Paper ID: 2203.17255
A Cognitive Architecture for Machine Consciousness and Artificial Superintelligence: Thought Is Structured by the Iterative Updating of Working Memory
Jared Edward Reser
This article provides an analytical framework for how to simulate human-like thought processes within a computer. It describes how attention and memory should be structured, updated, and utilized to search for associative additions to the stream of thought. The focus is on replicating the dynamics of the mammalian working memory system, which features two forms of persistent activity: sustained firing (preserving information on the order of seconds) and synaptic potentiation (preserving information from minutes to hours). The article uses a series of over 40 original figures to systematically demonstrate how the iterative updating of these working memory stores provides functional structure to behavior, cognition, and consciousness. In an AI implementation, these two memory stores should be updated continuously and in an iterative fashion, meaning each state should preserve a proportion of the coactive representations from the state before it. Thus, the set of concepts in working memory will evolve gradually and incrementally over time. This makes each state a revised iteration of the preceding state and causes successive states to overlap and blend with respect to the information they contain.
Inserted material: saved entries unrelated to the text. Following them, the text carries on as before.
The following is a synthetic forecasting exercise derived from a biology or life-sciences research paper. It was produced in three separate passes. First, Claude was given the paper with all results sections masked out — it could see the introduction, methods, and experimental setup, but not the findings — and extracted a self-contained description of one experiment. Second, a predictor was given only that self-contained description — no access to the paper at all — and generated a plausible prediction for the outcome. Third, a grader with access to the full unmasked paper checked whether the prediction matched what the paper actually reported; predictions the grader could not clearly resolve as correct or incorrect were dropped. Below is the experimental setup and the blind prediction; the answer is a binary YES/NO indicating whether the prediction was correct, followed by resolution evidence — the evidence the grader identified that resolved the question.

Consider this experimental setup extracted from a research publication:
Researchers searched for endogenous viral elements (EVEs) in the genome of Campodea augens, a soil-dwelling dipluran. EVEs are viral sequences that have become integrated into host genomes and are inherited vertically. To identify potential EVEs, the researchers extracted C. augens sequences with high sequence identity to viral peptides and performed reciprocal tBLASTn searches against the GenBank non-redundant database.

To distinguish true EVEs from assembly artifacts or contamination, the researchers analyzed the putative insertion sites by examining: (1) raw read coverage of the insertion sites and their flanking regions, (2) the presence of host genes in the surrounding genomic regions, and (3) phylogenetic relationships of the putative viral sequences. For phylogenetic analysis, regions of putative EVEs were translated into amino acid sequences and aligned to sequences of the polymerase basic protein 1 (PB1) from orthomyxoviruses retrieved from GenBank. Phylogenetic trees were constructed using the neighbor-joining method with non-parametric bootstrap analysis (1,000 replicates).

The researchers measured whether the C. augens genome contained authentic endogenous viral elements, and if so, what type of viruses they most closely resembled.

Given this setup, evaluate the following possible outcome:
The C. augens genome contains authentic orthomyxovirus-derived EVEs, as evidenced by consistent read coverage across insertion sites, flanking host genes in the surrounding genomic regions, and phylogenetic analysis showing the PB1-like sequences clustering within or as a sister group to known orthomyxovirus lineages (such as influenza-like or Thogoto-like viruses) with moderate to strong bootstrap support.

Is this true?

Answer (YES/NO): YES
Transitions between states happen as persistent activity spreads activation energy throughout the hierarchical network searching long-term memory for the most appropriate representation to be added to the global workspace. The result is a chain of associatively linked intermediate states capable of advancing toward a solution or goal. Iterative updating is conceptualized here as an information processing strategy, a model of working memory, a theory of consciousness, and an algorithm for designing and programming artificial general intelligence.